JS: Tools will be misused. Hammers tend to look for nails, and along the way they will hit whatever may get in their way. But, in spite of such cautionary dimensions, a well-designed tool is a powerful thing. It is often stated now that lean is not just a set of technical tools. But neither is it just a desirable social setting. Lean is an integrated social-technical system founded in a management philosophy with associated practices.
RP: What is the future of lean? Are we really moving from just doing lean to being lean?
JS: I think it’s fair to say that. That view is an optimistic one, but not unrealistically so. The future of lean thinking will entail the establishment of social-technical systems that steadily improve/innovate to achieve their purpose, which will remain to provide value for customers/society and prosperity for employees/stakeholders.
RP: At the Lean Transformation Summit in Orlando at the beginning of March, GE explained how it is bringing its manufacturing operations from overseas back to the US. Is this what we can expect from companies in the future as lean progresses and more and more organisations make it their way of thinking?
JS: Today’s economy is global. That fact brings with it many challenges but let us not forget that in essence global trade is an overwhelmingly positive thing for the world. At LEI, we prefer the term and concept of “rightshoring” rather than “reshoring”. Not everything will be produced next door; some things are best produced in certain locations in the world. But, over the past 20 or so years, too many companies have done great harm to themselves, their customers, their suppliers, their shareholders, and their communities by configuring their enterprises based on short-sighted, narrowly-focused decisions such as cost of direct labour.
Companies have recently become much smarter in their thinking in this regard, so we are now seeing a correction as many operations are being relocated.

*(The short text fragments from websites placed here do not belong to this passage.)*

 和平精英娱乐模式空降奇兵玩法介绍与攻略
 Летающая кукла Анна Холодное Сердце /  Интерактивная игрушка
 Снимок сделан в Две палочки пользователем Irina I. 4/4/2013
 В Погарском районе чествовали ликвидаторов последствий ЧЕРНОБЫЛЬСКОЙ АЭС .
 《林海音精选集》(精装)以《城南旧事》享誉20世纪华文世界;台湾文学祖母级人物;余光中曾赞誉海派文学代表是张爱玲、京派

That is a welcome correction indeed. However, it is important that we not forget, wherever in the world companies may locate their operations, the important thing is to establish them based on lean thinking and practice.

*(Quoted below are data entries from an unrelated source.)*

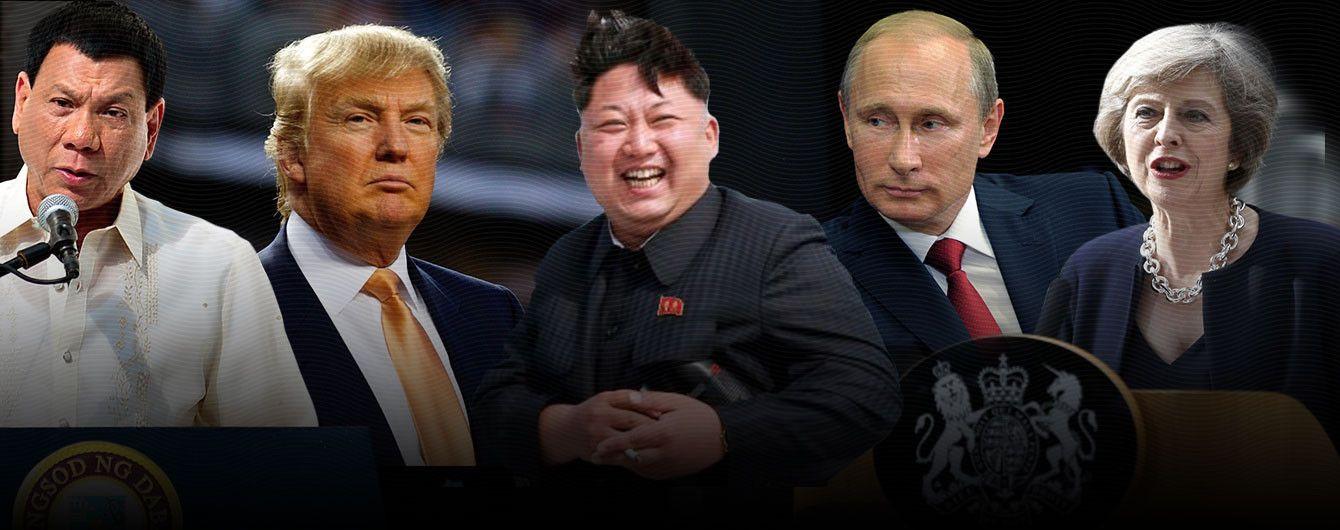 Путін і двійко Трампів: Time опублікував Топ-100 впливових людей світу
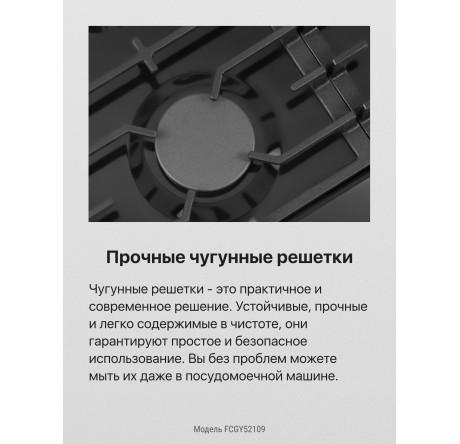 Газовая плита Hansa FCGY52109 Слоновая кость - hansa.ru – фото 7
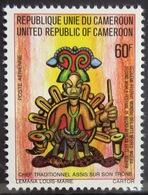 CAMEROUN                P.A 254             NEUF** - Cameroun (1960-...)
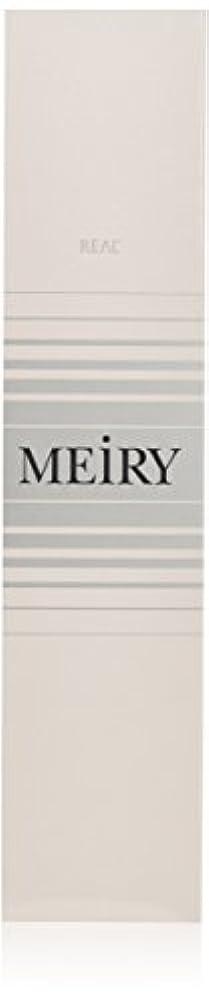 乗り出す衝動計算可能メイリー(MEiRY) ヘアカラー  1剤 90g 11LA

RP: Your first exposure to what we call lean was in Japan. How has your perception of what you learned at Toyota changed over the years?

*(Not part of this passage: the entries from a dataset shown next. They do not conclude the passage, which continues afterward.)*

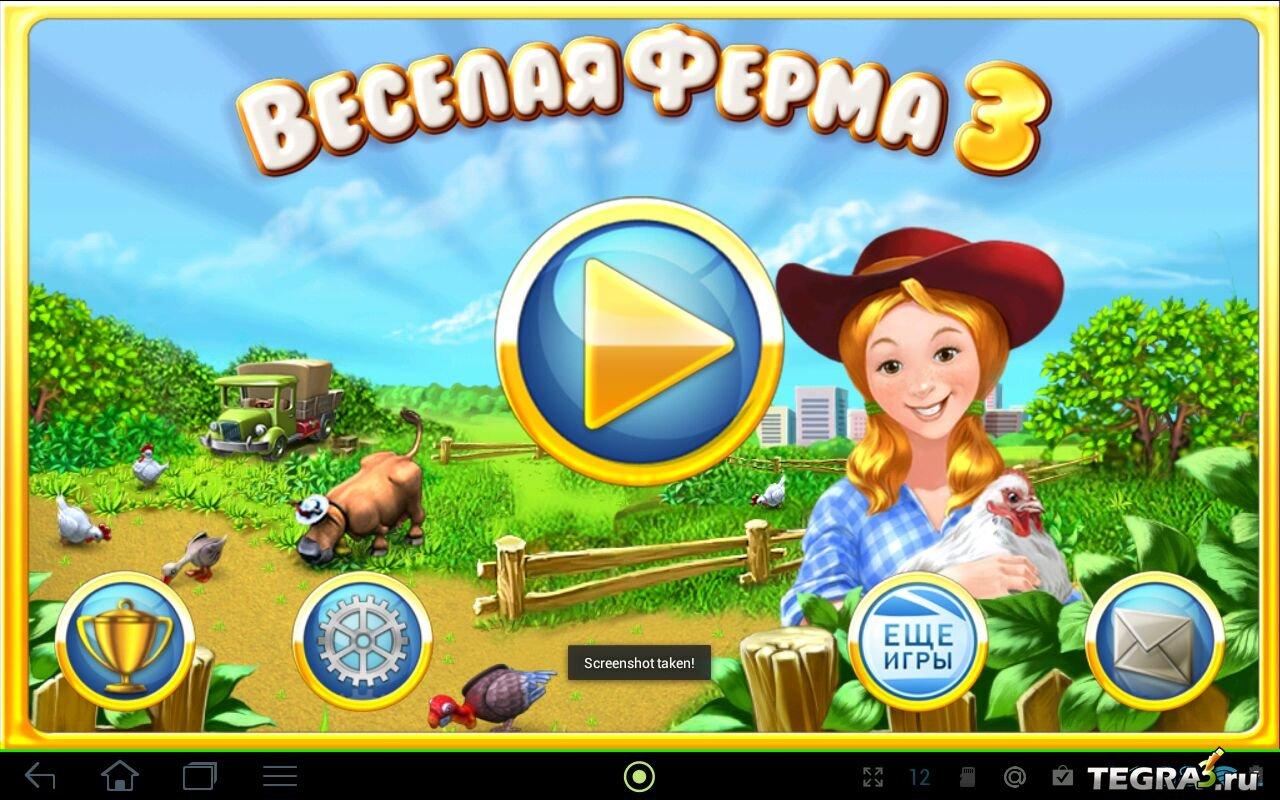 Казино Вулкан Престиж - игровые автоматы онлайн бесплатно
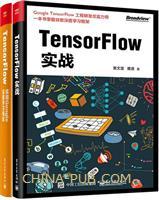 TensorFlow实战+Tensorflow:实战Google深度学习框架
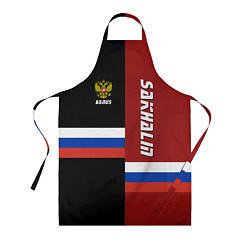 Фартук кулинарный Sakhalin, Russia цвета 3D — фото 1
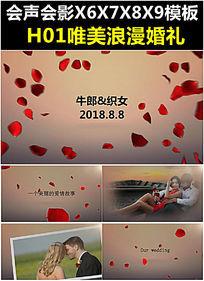 H01会声会影唯美浪漫婚礼相册模板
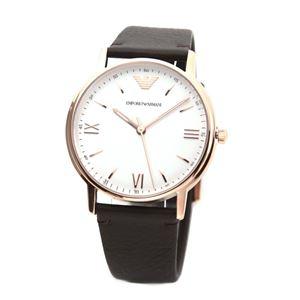 EMPORIOARMANI(エンポリオ・アルマーニ)AR11011メンズ腕時計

JS: Every day I learn something new about what I thought learned 30 years ago in Toyota City. As you stated earlier, “lean” may have as much to do with how to “be” as with what to do. For a long time, I deemphasised any seeming “Japanese” nature of lean thinking. Lately, I find myself thinking a lot about the question of just what is “Japanese” about Japanese manufacturing. And what might that say about what we call lean production?
Similarly, many foundational lean practices had their origins in the United States before finding their way to Japan, yet often could never find root. They could never find fertile soil in the US. What does that observation say about dynamics that could be helpful to us as we endeavour to transform our organisations into successful, sustainable lean systems?
RP: Last year the Lean Enterprise Institute turned 15. What’s next for you guys in Cambridge, Massachusetts?
JS: We have to keep pace with changing circumstances, changing struggles and needs of the lean community and beyond. We will maintain our focus on helping folks solve problems and innovate using lean thinking and practice. And on increasing the number of people who are trying to do that.